Lines Left Upon A Seat In A Yew-Tree
by William Wordsworth
Lines left upon a seat in a yew-tree, which stands near the Lake of Esthwaite, on a desolate part of the shore, commanding a beautiful prospect.
Nay, Traveller! rest. This lonely Yew-tree stands
Far from all human dwelling: what if here
No sparkling rivulet spread the verdant herb?
What if the bee love not these barren boughs?
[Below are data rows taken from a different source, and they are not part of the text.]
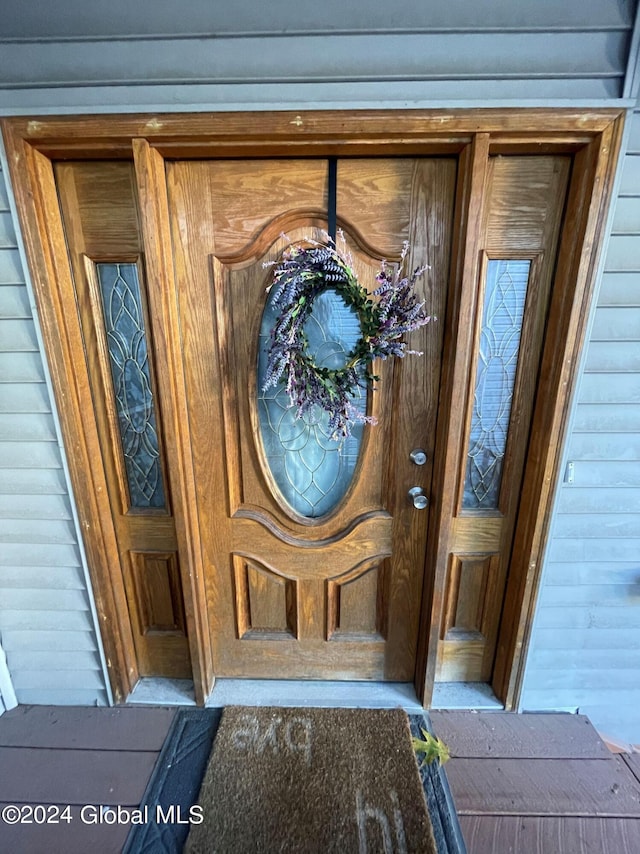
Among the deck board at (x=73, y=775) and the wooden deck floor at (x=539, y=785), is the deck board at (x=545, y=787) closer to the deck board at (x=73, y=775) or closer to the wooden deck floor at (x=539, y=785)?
the wooden deck floor at (x=539, y=785)

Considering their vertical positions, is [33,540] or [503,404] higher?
[503,404]

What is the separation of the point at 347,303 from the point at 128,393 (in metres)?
0.82

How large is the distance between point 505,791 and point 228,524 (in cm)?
129

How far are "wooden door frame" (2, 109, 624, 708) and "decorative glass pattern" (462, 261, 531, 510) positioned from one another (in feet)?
0.31

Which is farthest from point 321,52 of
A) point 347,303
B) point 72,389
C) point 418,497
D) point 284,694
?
point 284,694

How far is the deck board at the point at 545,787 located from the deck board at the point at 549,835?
0.02 m

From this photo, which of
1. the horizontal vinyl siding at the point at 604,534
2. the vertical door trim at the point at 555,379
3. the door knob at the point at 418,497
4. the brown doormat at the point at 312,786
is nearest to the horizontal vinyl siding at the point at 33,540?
the brown doormat at the point at 312,786

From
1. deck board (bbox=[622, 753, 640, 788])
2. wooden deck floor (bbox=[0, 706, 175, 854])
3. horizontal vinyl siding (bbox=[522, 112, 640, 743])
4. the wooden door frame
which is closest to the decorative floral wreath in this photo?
the wooden door frame

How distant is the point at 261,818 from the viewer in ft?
4.14

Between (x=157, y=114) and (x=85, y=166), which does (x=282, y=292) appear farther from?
(x=85, y=166)

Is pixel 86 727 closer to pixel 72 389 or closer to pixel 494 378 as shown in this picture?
pixel 72 389

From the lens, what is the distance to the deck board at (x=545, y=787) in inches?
52.4

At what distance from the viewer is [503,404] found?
1.41m

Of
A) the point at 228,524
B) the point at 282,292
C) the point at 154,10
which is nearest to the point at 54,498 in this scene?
the point at 228,524
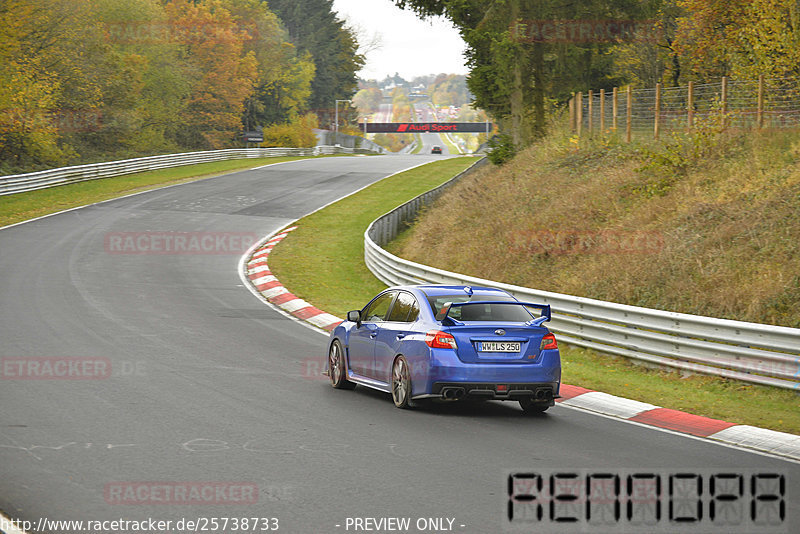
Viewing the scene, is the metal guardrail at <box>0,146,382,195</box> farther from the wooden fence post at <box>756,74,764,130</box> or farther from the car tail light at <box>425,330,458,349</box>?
the car tail light at <box>425,330,458,349</box>

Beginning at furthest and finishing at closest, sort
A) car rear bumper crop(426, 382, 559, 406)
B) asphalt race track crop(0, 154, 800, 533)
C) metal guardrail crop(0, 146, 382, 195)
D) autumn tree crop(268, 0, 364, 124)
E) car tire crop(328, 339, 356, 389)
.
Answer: autumn tree crop(268, 0, 364, 124) < metal guardrail crop(0, 146, 382, 195) < car tire crop(328, 339, 356, 389) < car rear bumper crop(426, 382, 559, 406) < asphalt race track crop(0, 154, 800, 533)

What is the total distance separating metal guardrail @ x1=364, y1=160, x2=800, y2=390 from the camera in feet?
36.8

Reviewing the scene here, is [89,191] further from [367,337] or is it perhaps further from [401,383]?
[401,383]

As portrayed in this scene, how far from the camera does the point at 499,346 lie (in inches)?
390

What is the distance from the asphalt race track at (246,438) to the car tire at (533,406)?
0.17 m

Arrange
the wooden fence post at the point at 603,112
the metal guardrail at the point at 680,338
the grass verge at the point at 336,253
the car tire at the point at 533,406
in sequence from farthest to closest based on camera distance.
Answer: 1. the wooden fence post at the point at 603,112
2. the grass verge at the point at 336,253
3. the metal guardrail at the point at 680,338
4. the car tire at the point at 533,406

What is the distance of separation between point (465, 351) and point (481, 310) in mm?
688

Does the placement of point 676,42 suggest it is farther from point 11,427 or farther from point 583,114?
point 11,427

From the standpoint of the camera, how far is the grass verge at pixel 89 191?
36812mm

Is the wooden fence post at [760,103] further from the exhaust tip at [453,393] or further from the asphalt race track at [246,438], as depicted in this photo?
the exhaust tip at [453,393]

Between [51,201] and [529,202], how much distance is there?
2400 centimetres

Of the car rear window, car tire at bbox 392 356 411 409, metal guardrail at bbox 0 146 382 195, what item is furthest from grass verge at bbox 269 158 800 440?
metal guardrail at bbox 0 146 382 195

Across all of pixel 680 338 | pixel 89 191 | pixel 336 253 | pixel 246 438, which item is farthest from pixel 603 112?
pixel 89 191

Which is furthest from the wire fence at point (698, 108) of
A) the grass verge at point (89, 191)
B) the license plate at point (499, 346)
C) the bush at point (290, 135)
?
the bush at point (290, 135)
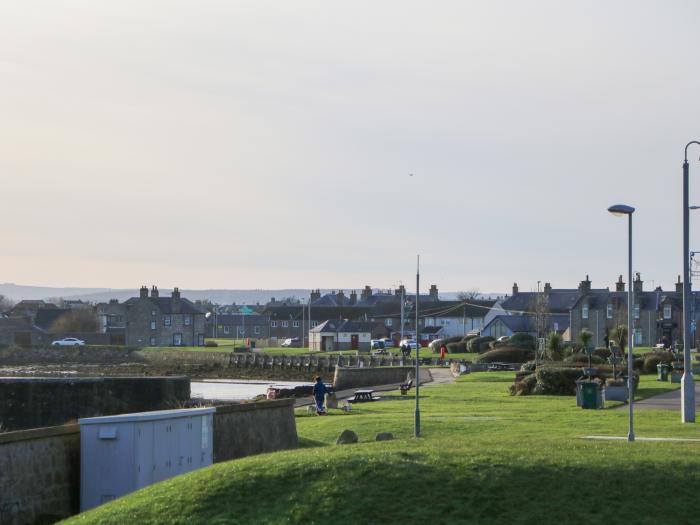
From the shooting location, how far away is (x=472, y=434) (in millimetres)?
33312

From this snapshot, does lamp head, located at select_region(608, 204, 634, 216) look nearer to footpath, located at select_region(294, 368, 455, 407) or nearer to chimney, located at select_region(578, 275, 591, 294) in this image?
footpath, located at select_region(294, 368, 455, 407)

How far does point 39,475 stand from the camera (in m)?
21.9

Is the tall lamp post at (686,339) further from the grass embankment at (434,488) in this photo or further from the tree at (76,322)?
the tree at (76,322)

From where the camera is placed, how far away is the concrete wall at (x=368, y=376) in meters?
78.6

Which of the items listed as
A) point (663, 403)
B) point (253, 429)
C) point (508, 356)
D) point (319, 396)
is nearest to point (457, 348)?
point (508, 356)

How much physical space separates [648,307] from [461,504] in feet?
384

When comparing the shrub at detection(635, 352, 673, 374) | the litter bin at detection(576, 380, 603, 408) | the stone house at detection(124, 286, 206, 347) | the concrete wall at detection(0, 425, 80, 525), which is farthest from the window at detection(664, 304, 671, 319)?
the concrete wall at detection(0, 425, 80, 525)

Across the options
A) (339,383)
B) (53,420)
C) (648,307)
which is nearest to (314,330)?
(648,307)

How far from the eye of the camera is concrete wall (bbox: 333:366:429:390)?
7856cm

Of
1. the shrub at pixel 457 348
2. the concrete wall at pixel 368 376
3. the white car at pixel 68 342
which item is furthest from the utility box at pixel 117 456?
the white car at pixel 68 342

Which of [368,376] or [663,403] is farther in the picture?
[368,376]

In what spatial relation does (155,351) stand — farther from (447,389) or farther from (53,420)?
(53,420)

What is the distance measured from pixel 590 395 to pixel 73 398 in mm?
20179

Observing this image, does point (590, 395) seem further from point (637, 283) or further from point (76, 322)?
point (76, 322)
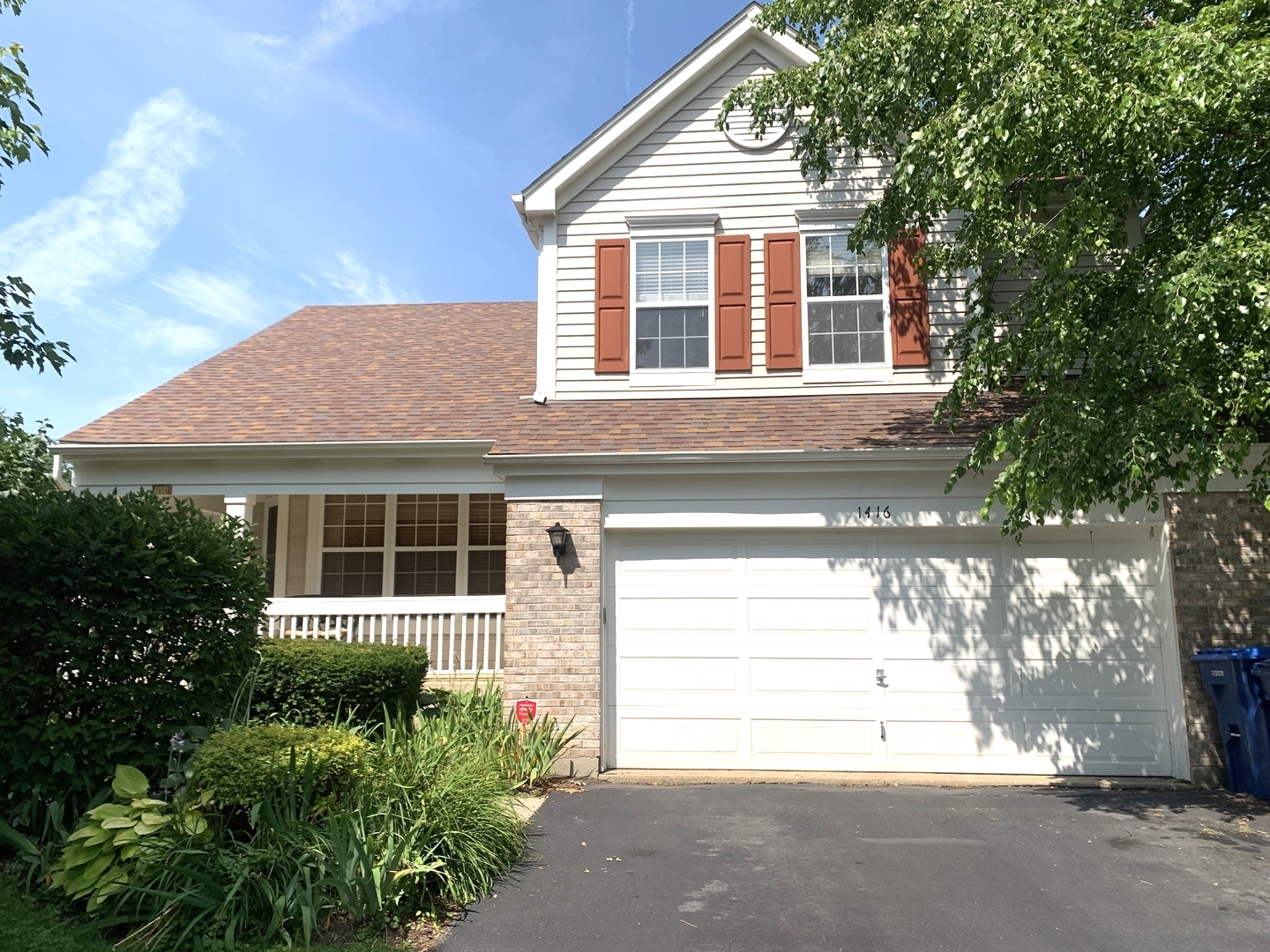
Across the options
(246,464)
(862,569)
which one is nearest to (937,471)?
(862,569)

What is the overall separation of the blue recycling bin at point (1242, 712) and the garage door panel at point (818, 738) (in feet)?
9.83

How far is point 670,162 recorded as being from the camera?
11031mm

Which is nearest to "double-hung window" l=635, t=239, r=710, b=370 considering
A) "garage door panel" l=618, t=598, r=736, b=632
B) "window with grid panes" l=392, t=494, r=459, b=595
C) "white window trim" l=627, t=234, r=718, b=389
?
"white window trim" l=627, t=234, r=718, b=389

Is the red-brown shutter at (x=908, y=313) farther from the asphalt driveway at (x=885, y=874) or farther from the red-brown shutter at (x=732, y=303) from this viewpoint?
the asphalt driveway at (x=885, y=874)

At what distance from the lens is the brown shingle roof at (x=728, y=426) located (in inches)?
366

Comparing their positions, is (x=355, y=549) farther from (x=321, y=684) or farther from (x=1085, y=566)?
(x=1085, y=566)

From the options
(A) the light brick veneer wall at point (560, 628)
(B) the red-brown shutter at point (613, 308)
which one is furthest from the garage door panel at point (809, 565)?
(B) the red-brown shutter at point (613, 308)

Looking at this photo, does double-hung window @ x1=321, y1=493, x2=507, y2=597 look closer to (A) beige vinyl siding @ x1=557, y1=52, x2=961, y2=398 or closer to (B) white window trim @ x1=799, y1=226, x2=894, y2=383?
(A) beige vinyl siding @ x1=557, y1=52, x2=961, y2=398

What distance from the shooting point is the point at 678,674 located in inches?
370

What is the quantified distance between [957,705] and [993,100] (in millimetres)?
5479

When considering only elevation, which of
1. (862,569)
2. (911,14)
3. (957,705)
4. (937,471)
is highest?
(911,14)

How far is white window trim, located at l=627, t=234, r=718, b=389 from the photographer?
35.1 feet

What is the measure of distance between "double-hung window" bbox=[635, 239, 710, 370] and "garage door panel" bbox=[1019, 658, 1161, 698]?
4.69 m

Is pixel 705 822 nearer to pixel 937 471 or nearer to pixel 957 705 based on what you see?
pixel 957 705
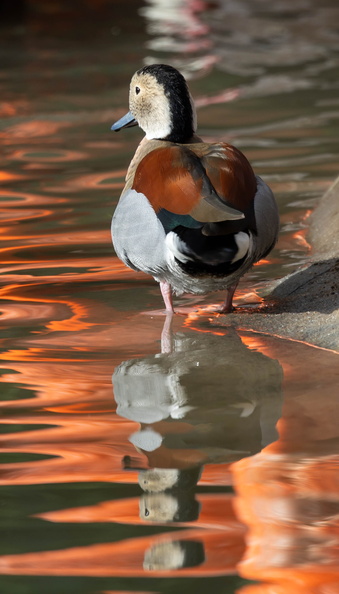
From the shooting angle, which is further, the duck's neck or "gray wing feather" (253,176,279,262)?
the duck's neck

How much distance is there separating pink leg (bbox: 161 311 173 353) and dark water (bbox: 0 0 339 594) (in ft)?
0.06

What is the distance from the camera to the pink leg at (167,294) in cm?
473

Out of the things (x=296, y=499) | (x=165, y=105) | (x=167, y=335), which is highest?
(x=165, y=105)

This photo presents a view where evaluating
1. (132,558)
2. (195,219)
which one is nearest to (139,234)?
(195,219)

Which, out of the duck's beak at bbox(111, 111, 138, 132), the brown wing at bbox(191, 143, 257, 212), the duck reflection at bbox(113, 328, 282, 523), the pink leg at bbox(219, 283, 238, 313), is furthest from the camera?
the duck's beak at bbox(111, 111, 138, 132)

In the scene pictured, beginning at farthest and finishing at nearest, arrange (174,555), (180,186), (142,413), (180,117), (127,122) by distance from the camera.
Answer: (127,122)
(180,117)
(180,186)
(142,413)
(174,555)

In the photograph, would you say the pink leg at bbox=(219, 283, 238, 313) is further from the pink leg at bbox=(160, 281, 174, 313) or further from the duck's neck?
the duck's neck

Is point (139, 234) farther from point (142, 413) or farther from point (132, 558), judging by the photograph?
point (132, 558)

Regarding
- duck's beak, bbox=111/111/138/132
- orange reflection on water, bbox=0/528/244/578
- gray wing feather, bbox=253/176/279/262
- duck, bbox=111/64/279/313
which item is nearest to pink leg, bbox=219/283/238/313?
duck, bbox=111/64/279/313

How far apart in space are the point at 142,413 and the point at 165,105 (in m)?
1.87

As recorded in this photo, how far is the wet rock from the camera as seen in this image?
14.1 feet

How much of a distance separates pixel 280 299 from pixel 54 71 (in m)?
7.79

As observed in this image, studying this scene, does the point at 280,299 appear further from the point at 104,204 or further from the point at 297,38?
the point at 297,38

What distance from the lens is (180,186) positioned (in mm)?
4168
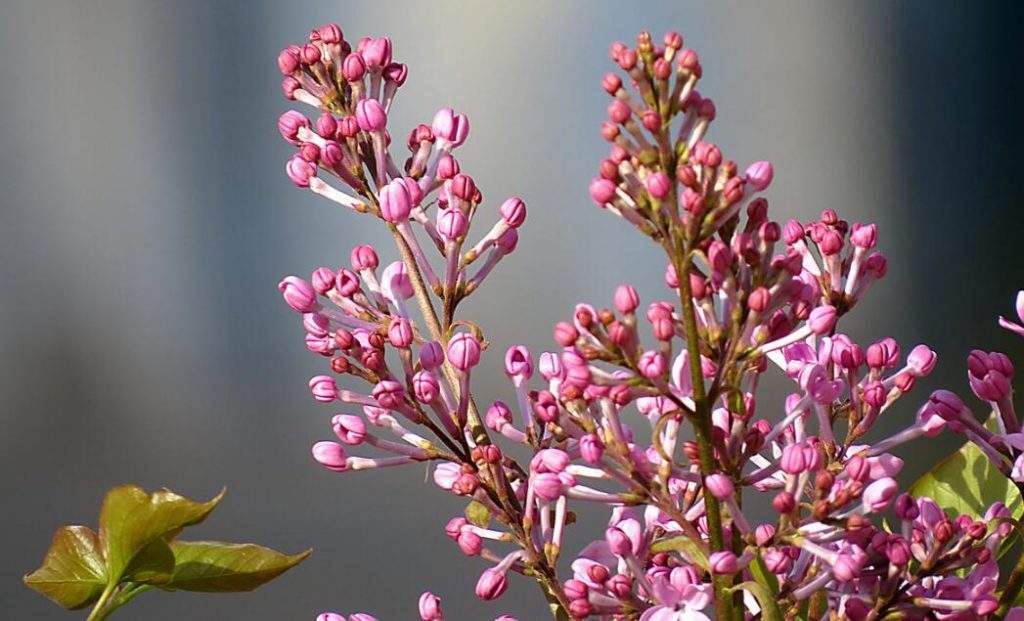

Yet, if the wind breathe soft, the curling waves,
That break against the shore, shall lull thy mind
By one soft impulse saved from vacancy.
-------------------------Who he was
That piled these stones and with the mossy sod
First covered, and here taught this aged Tree
With its dark arms to form a circling bower,
I well remember. -- He was one who owned
No common soul. In youth by science nursed,
And led by nature into a wild scene
Of lofty hopes, he to the world went forth
A favored Being, knowing no desire
Which genius did not hallow; 'gainst the taint
Of dissolute tongues, and jealousy, and hate,
And scorn, -- against all enemies prepared,
All but neglect. The world, for so it thought,
Owed him no service; wherefore he at once
With indignation turned himself away,
And with the food of pride sustained his soul
In solitude. -- Stranger! these gloomy boughs
Had charms for him; and here he loved to sit,
His only visitants a straggling sheep,
The stone-chat, or the glancing sand-piper:
And on these barren rocks, with fern and heath,
And juniper and thistle, sprinkled o'er,
Fixing his downcast eye, he many an hour
A morbid pleasure nourished, tracing here
An emblem of his own unfruitful life:
And, lifting up his head, he then would gaze
On the more distant scene, -- how lovely 't is
Thou seest, -- and he would gaze till it became
Far lovelier, and his heart could not sustain
The beauty, still more beauteous! Nor, that time,
When nature had subdued him to herself,
Would he forget those Beings to whose minds,
Warm from the labors of benevolence,
The world, and human life, appeared a scene
Of kindred loveliness: then he would sigh,
Inly disturbed, to think that others felt
What he must never feel: and so, lost Man!
On visionary views would fancy feed,
Till his eye streamed with tears. In this deep vale
He died, -- this seat his only monument.
If Thou be one whose heart the holy forms
Of young imagination have kept pure,
Stranger! henceforth be warned; and know that pride,
Howe'er disguised in its own majesty,
Is littleness; that he, who feels contempt
For any living thing, hath faculties
Which he has never used; that thought with him
Is in its infancy. The man whose eye
Is ever on himself doth look on one,
The least of Nature's works, one who might move
The wise man to that scorn which wisdom holds
Unlawful, ever. O be wiser, Thou!
Instructed that true knowledge leads to love;
True dignity abides with him alone
Who, in the silent hour of inward thought,
Can still suspect, and still revere himself,
In lowliness of heart.
Notes to the poem:
Written in 1795.
First published in 1798.
Composed in part at school at Hawkshead. The tree has disappeared, and the slip of Common on which it stood, that ran parallel to the lake, and lay open to it, has long been enclosed; so that the road has lost much of its attraction. This spot was my favorite walk in the evenings during the latter part of my school-time. The individual whose habits and character are here given, was a gentleman of the neighborhood, a man of talent and learning, who had been educated at one of our Universities, and returned to pass his time in seclusion on his own estate. He died a bachelor in middle age. Induced by the beauty of the prospect, he built a small summer-house on the rocks above the peninsula on which the ferry-house stands. This property afterwards passed into the hands of the late Mr. Curwen. The site was long ago pointed out by Mr. West in his
Guide, as the pride of the lakes, and now goes by the name of
The Station. So much used I to be delighted with the view from it, while a little boy, that some years before the first pleasure-house was built, I led thither from Hawkshead a youngster about my own age, an Irish boy, who was a servant to an itinerant conjurer. My motive was to witness the pleasure I expected the boy would receive from the prospect of the islands below and the intermingling water. I was not disappointed: and I hope the fact, insignificant as it may appear to some, may be thought worthy of note by others who may cast their eye over these notes.